##### Excerpt to read

Before 1988, Strauss’s score for the Diaghilev ballet Josephslegende - a Cecil B. DeMille-like mélange of bare flesh, sex and religion - had fallen into almost total obscurity. Just a few recordings of the composer’s drastically pruned revision of 1947, the so-called “symphonic fragment”, could be found from time to time in the catalogues.
 
The proof of that neglect lies before me as I write this review, in the form of Hiroshi Wakasugi’s 1988 account with the Tokyo Metropolitan Symphony Orchestra, released that year on the Denon label (33CO-2050) and boldly proclaiming itself to be a “world premiere recording”. It had evidently been forgotten by that date that there had been at least two earlier - if, admittedly, rather low profile - recordings from Robert Heger and Kurt Eichhorn.
 
Wakasugi’s somewhat stately and reverential but sonically impressive recording appears, though, to have acted as a catalyst for a slow but steady revival of interest. New high quality recordings were subsequently made by Giuseppe Sinopoli in 2000 (see here and here) and Ivan Fischer in 2007 (Channel Classics CCS SA 24507).
 
Advances in recording technology will also have played a part in that renewed flowering of interest, for while - as Heger’s splendid account demonstrated - modern digital sound is not absolutely essential to a successful recording of Josephslegende, it certainly does help. The typically lavish budget of the original 1914 Ballets Russes production enabled Strauss to indulge in some grossly excessive orchestral requirements for what was to become his longest continuous piece for full orchestra. The result is a complex and highly sophisticated score that more than exemplifies the most exotic, blowsily decadent - and hugely enjoyable - characteristics of European orchestral music as it stood on the verge of the First World War.

##########

What this exercise asks:
1/ Please return the part of the Josephslegende review that begins at the words "Before 1988, Strauss’s" and stops after the words "and Kurt Eichhorn.", copied word for word.
2/ Carry the Josephslegende review forward from its last sentence.

##### Material provided

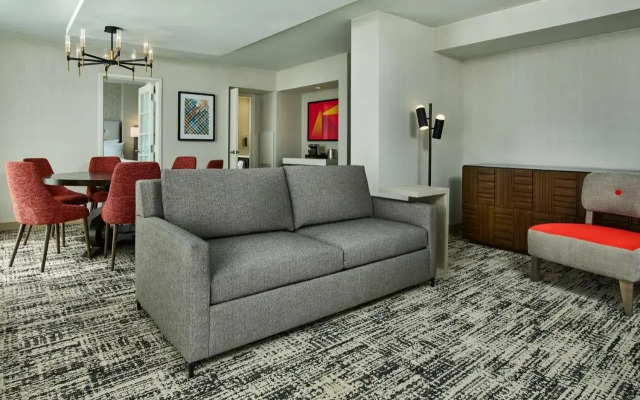 Hilton Kansas City Country Club Plaza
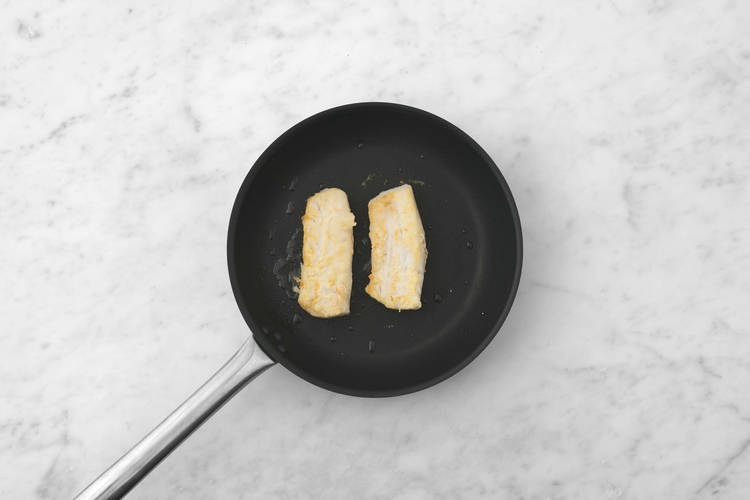 Forbered og stek fisk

##########

Task-by-task outputs:
1/
Before 1988, Strauss’s score for the Diaghilev ballet Josephslegende - a Cecil B. DeMille-like mélange of bare flesh, sex and religion - had fallen into almost total obscurity. Just a few recordings of the composer’s drastically pruned revision of 1947, the so-called “symphonic fragment”, could be found from time to time in the catalogues.
 
The proof of that neglect lies before me as I write this review, in the form of Hiroshi Wakasugi’s 1988 account with the Tokyo Metropolitan Symphony Orchestra, released that year on the Denon label (33CO-2050) and boldly proclaiming itself to be a “world premiere recording”. It had evidently been forgotten by that date that there had been at least two earlier - if, admittedly, rather low profile - recordings from Robert Heger and Kurt Eichhorn.

2/
The realistic and crystal clear Chandos sound, expertly engineered by Ralph Couzens and Jonathan Cooper, gets this new release from Neeme Järvi and his Scottish forces off, therefore, to the best possible start. That, though, is not enough on its own to displace its rivals: Sinopoli and, even more so, Fischer both enjoy superb recording quality in their accounts and Wakasugi’s 25 years old version still sounds remarkably impressive too.
 
If there is little to distinguish between the modern versions in sound quality, what of the new performance? It is, in general, characterised by a slightly more skittish, bustling and lively approach. While the stopwatch only gives us a limited, one-dimensional perspective, it is still worth noting that, of all the versions mentioned so far, Järvi’s is the only one to clock in at under an hour in length. Heger, by comparison, takes 61:05, Sinopoli 63:54, Fischer 64:30 and Wakasugi a leisurely 66:30 - exceeding Järvi by more than eight minutes. Josephslegende is, it goes without saying, a ballet score written for the real-life dancers of 1914 to be able to perform and we are fortunate enough to have available at least one DVD version of a staged performance (Deutsche Grammophon / Unitel Classica 00440 073 4315). In a wonderfully compelling John Neumeier production from 1977, the Vienna Philharmonic Orchestra under Heinrich Hollreiser brings the complete score in at 62:12 - you can watch its thrilling and over-the-top final climax here. Are Järvi’s tempi a little too fast, therefore? I don't think so. All of them sound, to my own ears at least, eminently danceable and suitable for a staged performance, just as they ought to be.
 
Once or twice, though, I did think that Järvi might have been holding something back, perhaps cutting down on the orchestral bombast in order to suggest that the score exhibits rather more depth and seriousness than others have supposed. A good example comes in the last minute or two, which you can see and hear by accessing the previous link. At that point Fischer, in particular, really utilises the percussion to hammer home the emotional impact, while Järvi prefers to make the experience more sonically and musically subtle.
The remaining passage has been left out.